Я замер на месте, потом решительно повернул назад, растерянный, взбудораженный, взволнованный; я уже не глядел по сторонам и осознал, что даже задыхаюсь от спешки, лишь когда снова увидел дом с вывеской моей гостиницы, – он возник передо мной внезапно, не низок, не высок, не порываясь спесиво ввысь и не пластаясь по-хозяйски вширь, как отели подороже, а скромно, почти неприметно втиснувшись между другими зданиями.

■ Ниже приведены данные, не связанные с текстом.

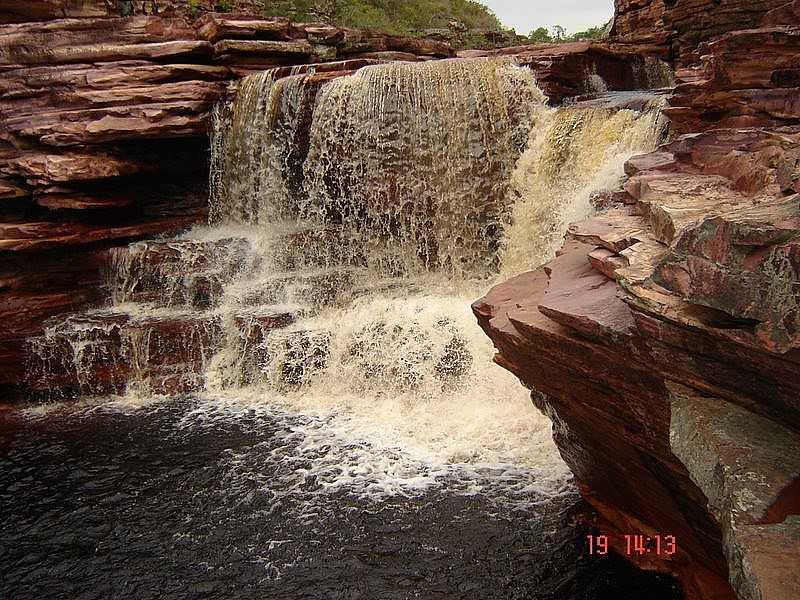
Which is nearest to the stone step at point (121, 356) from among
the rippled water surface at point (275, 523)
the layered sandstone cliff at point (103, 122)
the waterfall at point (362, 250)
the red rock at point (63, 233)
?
the waterfall at point (362, 250)

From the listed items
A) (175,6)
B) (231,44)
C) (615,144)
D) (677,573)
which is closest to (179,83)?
(231,44)

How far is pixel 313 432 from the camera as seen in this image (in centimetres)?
773

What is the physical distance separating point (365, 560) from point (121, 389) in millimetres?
5358

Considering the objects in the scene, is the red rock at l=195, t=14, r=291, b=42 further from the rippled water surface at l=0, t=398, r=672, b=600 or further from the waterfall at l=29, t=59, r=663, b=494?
the rippled water surface at l=0, t=398, r=672, b=600

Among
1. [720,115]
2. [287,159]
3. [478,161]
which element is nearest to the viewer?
[720,115]

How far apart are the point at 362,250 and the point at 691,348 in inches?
323

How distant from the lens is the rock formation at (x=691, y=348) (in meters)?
2.84

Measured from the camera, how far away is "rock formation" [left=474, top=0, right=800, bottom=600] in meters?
2.84

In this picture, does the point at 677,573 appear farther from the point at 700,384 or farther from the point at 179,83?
the point at 179,83

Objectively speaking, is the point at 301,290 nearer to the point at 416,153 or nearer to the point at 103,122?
the point at 416,153

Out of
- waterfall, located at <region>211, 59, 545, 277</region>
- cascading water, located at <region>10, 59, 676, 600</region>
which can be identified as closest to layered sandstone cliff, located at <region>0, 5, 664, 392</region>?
cascading water, located at <region>10, 59, 676, 600</region>
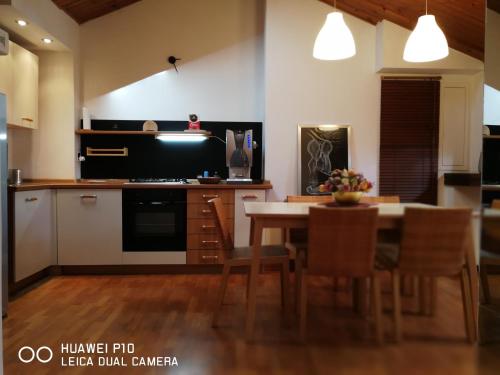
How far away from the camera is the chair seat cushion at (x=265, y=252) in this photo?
2197mm

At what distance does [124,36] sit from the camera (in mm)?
3719

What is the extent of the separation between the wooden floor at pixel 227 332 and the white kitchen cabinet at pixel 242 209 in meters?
0.45

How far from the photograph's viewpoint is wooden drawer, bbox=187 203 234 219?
10.7ft

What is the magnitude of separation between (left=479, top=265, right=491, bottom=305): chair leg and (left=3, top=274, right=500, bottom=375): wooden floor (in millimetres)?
256

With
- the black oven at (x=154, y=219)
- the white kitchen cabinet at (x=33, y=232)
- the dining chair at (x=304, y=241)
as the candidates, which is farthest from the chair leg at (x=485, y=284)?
the white kitchen cabinet at (x=33, y=232)

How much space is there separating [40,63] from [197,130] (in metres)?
1.46

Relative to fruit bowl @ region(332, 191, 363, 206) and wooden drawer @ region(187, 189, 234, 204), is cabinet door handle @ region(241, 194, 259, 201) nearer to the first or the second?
wooden drawer @ region(187, 189, 234, 204)

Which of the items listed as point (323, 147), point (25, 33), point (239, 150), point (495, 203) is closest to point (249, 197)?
point (239, 150)

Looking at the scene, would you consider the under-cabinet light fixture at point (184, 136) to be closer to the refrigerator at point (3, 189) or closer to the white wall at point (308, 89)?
the white wall at point (308, 89)

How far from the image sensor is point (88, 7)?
3441 mm

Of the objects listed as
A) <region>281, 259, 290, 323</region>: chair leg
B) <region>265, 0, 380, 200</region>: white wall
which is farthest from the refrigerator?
<region>265, 0, 380, 200</region>: white wall

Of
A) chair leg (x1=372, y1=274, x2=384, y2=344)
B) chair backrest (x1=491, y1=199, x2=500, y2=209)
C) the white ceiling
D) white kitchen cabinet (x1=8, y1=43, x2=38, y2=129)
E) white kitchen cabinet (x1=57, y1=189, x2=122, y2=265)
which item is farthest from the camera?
white kitchen cabinet (x1=57, y1=189, x2=122, y2=265)

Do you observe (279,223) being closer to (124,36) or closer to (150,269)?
(150,269)

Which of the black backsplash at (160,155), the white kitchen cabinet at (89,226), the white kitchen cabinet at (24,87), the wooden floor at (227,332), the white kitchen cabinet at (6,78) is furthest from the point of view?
the black backsplash at (160,155)
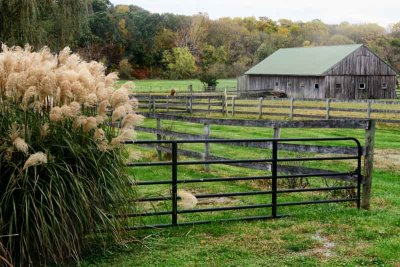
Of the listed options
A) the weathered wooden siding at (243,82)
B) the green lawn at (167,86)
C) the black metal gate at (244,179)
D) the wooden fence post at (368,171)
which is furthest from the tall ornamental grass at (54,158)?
the green lawn at (167,86)

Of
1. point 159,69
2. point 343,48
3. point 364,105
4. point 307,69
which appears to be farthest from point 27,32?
point 159,69

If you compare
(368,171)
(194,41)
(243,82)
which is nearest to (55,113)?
(368,171)

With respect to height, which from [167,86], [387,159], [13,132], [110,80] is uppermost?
[110,80]

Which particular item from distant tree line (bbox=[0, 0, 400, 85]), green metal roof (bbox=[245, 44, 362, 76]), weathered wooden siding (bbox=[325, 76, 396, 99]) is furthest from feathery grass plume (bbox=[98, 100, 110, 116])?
distant tree line (bbox=[0, 0, 400, 85])

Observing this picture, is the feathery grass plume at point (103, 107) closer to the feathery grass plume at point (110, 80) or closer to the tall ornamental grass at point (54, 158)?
the tall ornamental grass at point (54, 158)

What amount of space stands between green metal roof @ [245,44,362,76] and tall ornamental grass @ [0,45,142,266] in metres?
39.4

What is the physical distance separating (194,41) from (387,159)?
78221 mm

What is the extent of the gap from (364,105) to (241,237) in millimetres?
30956

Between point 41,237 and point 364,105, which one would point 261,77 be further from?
point 41,237

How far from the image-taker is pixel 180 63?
271ft

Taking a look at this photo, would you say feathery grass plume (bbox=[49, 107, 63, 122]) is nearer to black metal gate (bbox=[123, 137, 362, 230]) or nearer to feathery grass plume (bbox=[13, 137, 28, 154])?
feathery grass plume (bbox=[13, 137, 28, 154])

Толкнув дверь, я оказался в холле, облицованном под мрамор, и за стойкой портье сразу увидел Меликова: тот мирно дремал в кресле-качалке. Он, впрочем, тут же открыл глаза, причем в первый миг мне показалось, будто у него, как у старого попугая, вовсе нет век, и только потом я обратил внимание на беззащитную голубизну его зрачков.
– В шахматы играете? – спросил он, вставая.
– Как всякий эмигрант.
– Отлично. Сейчас принесу водку.
Он направился к лестнице. Я огляделся. Да, здесь я уже чувствовал себя как дома. Когда у тебя вообще дома нет, в чужих стенах так и подмывает обжиться поскорей.